The stock market is relying on its earnings power to limit further downside, according to a note from DataTrek.
The research firm highlighted that as the S&P 500 trades sideways for nearly two years, earnings are almost unchanged despite soaring interest rates.
The S&P 500 continuing to deliver $200+ in earnings per share “should limit US equity market volatility,” DataTrek said.
The stock market can rely on its earnings power to help limit future downside volatility, according to a Monday note from DataTrek Research.
With the S&P 500 hovering right around the all-important 4,000 level, the index is trading at the same level it did nearly two years ago.
But a lot has changed since then, namely interest rates and growing fears of an economic recession.
In April 2021, when the S&P 500 first crossed the 4,000 level, the 2-year US Treasury yield was just 0.1%. Fast forward to May 2022 when the index broke below the 4,000 level as the Federal Reserve was aggressively hiking interest rates, the 2-year US Treasury was at 2.6%.
Today, as the S&P 500 attempts to reclaim that 4,000 level, the 2-Year US Treasury yield is sitting at multi-year highs of 4.8%, with expectations that it could move higher as the Fed prepares for more interest rate hikes.
But there has been one important constant whenever the S&P 500 has traded around 4,000, and that’s its earnings power, DataTrek co-founder Nicholas Colas highlighted. The S&P 500 earned an annualized $209 per share in April 2021, and today it’s on track to earn $210 per share.
“Current year earnings power is the one notable constant as the S&P has transited through 4,000 numerous times over the last +2 years,” he said. “This level does seem to be something of a home key for US large caps since the start of 2021.”

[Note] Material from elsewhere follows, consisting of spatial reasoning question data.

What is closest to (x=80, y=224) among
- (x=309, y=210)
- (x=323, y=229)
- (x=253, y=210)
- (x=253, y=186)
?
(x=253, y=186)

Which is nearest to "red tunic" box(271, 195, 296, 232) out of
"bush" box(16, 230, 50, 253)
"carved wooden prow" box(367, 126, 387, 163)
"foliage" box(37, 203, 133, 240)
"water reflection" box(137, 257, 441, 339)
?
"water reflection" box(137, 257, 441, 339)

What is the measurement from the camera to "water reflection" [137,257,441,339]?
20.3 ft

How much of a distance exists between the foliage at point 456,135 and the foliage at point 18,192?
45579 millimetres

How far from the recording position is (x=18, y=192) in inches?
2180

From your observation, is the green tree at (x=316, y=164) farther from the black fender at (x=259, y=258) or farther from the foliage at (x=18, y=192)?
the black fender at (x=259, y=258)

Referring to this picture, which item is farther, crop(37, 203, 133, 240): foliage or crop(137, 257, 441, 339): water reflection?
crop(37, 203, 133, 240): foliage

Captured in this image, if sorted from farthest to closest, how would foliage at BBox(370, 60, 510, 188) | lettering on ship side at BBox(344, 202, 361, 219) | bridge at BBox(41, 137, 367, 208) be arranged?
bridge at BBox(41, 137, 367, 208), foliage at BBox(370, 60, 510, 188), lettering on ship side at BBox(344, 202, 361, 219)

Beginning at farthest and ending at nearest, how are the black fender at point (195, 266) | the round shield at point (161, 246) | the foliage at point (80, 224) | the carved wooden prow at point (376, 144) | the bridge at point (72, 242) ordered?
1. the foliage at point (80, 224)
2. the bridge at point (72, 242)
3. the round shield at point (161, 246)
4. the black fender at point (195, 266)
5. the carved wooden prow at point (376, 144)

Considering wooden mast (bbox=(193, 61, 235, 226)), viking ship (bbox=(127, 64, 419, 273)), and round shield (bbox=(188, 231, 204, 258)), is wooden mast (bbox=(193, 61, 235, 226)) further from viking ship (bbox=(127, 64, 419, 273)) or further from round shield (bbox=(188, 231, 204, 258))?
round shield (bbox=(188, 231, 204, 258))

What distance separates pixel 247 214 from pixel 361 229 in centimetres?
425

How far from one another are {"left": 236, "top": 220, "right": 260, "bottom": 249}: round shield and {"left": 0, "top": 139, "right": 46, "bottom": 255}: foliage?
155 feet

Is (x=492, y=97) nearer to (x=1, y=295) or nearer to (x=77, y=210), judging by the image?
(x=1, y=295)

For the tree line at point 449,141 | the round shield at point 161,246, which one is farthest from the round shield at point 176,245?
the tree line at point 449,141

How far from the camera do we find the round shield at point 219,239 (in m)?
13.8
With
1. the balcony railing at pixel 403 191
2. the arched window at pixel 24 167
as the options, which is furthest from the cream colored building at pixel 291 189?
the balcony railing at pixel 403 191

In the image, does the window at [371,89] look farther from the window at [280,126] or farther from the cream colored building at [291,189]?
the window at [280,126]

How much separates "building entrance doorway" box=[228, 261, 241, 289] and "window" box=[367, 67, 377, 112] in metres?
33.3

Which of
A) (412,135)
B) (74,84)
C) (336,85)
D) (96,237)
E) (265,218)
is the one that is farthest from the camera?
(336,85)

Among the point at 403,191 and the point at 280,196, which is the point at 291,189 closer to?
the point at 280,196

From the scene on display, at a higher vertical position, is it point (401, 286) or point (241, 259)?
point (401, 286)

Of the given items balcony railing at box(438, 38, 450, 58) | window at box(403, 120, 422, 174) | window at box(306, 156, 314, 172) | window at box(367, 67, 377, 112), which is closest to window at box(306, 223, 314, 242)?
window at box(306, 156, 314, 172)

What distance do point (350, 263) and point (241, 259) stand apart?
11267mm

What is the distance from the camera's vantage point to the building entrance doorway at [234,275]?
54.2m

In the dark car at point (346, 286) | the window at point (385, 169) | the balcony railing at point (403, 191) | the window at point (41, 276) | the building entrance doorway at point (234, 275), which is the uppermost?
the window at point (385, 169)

And as long as S&P 500 earnings hold steady and the index trades flat, that could be a solid win for the bulls as many investors expect big downside ahead.
“S&P 500 earnings of $210 to $220 per share have been the market’s anchor as market sentiment shifts. Barring an exogenous shock and/or a sudden change in the cadence of US/global economic activity, markets will likely continue to believe that S&P earnings can hover around $200 per share,” Colas said.
“This should limit US equity market volatility, even if further modest declines seem likely in our view,” he concluded.